La charge de la preuve en matière de fraude, d’intention ou de négligence grave incombe au prestataire de services de paiement.

Les travaux préparatoires de la loi indiquent que l’article VII. 44, §1, alinéa 2 peut être appliqué, par exemple, dans les cas de piratage et d’hameçonnage (phishing).

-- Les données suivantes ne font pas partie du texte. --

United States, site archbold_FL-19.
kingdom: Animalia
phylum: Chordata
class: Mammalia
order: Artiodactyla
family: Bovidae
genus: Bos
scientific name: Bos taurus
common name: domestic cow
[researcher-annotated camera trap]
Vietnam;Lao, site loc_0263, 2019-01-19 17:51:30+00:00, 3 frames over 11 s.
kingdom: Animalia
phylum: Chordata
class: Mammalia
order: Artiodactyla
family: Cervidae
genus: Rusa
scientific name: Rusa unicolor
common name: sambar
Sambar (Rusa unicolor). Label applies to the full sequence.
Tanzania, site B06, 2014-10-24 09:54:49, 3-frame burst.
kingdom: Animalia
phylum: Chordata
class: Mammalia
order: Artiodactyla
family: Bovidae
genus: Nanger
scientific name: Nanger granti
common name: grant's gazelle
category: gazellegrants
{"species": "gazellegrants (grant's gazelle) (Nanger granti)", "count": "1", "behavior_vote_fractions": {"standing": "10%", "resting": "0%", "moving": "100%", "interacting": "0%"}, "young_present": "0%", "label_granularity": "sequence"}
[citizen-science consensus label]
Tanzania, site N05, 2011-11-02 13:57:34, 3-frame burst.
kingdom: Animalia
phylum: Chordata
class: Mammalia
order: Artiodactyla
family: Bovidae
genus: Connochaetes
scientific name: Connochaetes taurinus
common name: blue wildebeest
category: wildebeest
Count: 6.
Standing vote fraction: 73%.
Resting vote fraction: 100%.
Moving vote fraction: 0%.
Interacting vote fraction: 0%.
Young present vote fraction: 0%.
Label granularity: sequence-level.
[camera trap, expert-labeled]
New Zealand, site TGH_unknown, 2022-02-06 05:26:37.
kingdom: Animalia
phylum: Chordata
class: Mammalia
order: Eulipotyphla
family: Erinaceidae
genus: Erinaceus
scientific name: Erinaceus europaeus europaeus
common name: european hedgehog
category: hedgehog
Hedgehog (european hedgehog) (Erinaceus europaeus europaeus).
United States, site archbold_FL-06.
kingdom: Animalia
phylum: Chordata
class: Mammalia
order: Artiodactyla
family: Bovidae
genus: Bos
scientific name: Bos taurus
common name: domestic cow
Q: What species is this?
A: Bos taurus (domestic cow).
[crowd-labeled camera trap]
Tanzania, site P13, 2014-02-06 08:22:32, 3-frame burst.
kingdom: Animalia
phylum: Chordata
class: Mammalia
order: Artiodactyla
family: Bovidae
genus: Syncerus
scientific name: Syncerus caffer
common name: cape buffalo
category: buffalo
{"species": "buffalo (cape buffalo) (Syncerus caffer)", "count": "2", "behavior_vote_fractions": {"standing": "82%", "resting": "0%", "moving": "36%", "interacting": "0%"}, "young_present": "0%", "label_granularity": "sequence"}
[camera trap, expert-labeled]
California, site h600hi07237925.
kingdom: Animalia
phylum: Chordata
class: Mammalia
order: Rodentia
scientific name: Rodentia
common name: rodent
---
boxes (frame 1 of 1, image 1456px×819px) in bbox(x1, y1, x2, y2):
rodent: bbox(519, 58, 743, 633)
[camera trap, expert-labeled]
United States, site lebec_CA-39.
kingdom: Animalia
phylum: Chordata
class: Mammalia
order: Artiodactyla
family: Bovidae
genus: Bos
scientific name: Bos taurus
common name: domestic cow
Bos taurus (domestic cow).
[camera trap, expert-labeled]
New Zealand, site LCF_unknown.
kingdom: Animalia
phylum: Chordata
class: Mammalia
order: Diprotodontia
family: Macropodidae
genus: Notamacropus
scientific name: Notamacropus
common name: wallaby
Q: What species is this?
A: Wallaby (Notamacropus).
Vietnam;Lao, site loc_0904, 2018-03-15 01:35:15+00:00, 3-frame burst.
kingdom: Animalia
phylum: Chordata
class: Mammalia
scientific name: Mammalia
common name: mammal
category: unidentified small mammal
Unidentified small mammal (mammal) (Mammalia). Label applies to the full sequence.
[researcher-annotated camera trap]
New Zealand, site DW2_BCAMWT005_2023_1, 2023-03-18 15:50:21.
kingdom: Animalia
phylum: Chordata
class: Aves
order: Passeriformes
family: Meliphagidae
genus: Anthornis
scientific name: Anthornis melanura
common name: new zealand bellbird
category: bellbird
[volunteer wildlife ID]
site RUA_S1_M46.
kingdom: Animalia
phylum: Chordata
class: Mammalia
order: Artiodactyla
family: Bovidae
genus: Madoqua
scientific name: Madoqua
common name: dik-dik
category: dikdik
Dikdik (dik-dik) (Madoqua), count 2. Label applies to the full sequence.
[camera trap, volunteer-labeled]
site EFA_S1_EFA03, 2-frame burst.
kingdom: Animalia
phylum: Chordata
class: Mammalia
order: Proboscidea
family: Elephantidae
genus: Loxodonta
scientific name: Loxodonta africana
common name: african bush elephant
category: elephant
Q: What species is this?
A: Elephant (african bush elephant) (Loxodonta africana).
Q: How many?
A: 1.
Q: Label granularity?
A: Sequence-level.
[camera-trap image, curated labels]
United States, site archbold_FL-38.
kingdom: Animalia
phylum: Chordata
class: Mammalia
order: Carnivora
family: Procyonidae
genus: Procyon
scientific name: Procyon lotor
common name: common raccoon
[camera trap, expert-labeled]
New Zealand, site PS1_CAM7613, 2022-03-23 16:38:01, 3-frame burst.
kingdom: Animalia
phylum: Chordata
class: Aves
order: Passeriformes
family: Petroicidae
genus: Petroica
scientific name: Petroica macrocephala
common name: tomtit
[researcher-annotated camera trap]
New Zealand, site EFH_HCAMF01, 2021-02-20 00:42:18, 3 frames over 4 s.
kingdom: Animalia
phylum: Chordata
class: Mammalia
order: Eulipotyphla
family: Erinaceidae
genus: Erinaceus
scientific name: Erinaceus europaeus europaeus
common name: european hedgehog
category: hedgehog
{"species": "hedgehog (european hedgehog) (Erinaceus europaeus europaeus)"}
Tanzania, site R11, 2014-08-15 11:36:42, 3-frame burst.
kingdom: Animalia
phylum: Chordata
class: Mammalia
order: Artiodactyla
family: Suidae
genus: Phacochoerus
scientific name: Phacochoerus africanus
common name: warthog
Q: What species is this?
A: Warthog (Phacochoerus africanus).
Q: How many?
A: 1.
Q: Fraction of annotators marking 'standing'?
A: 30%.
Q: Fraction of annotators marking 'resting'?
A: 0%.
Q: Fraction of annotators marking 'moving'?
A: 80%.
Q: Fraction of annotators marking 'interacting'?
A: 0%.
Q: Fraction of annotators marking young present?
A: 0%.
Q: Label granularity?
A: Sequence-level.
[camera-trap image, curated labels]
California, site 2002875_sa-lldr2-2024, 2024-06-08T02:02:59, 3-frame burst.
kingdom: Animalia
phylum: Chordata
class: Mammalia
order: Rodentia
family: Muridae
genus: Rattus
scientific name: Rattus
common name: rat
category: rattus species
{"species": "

Selon la doctrine, l’existence ou non d’une négligence grave dans le chef de la victime de la fraude n’est pas pertinente dans l’hypothèse où le payeur ne pouvait pas détecter la fraude au préalable. Cela signifie que lorsque l’article VII.44§1er alinéa 2 CDE s’applique, le payeur ne supportera aucune perte, même s’il a commis une négligence grave.

En matière de jurisprudence, la banque KBC a récemment été condamnée à rembourser des clients victimes de phishing.

Lorsqu’elles sont confrontées à des cas de phishing, les banques essayent d’imputer la négligence aux clients. S’il peut être démontré que le client aurait pu se rendre compte de la fraude, alors la banque n’a pas à rembourser les sommes perdues. C’est ce qu’à tenter la banque KBC dans deux dossiers mais les juges ne l’ont pas suivie et l’ont condamnée à rembourser 32.000 € à des clients victimes de fraude en ligne. Cela crée un précédent juridique pour les pertes d’argent en cas de fraudes dit d’hameçonnage.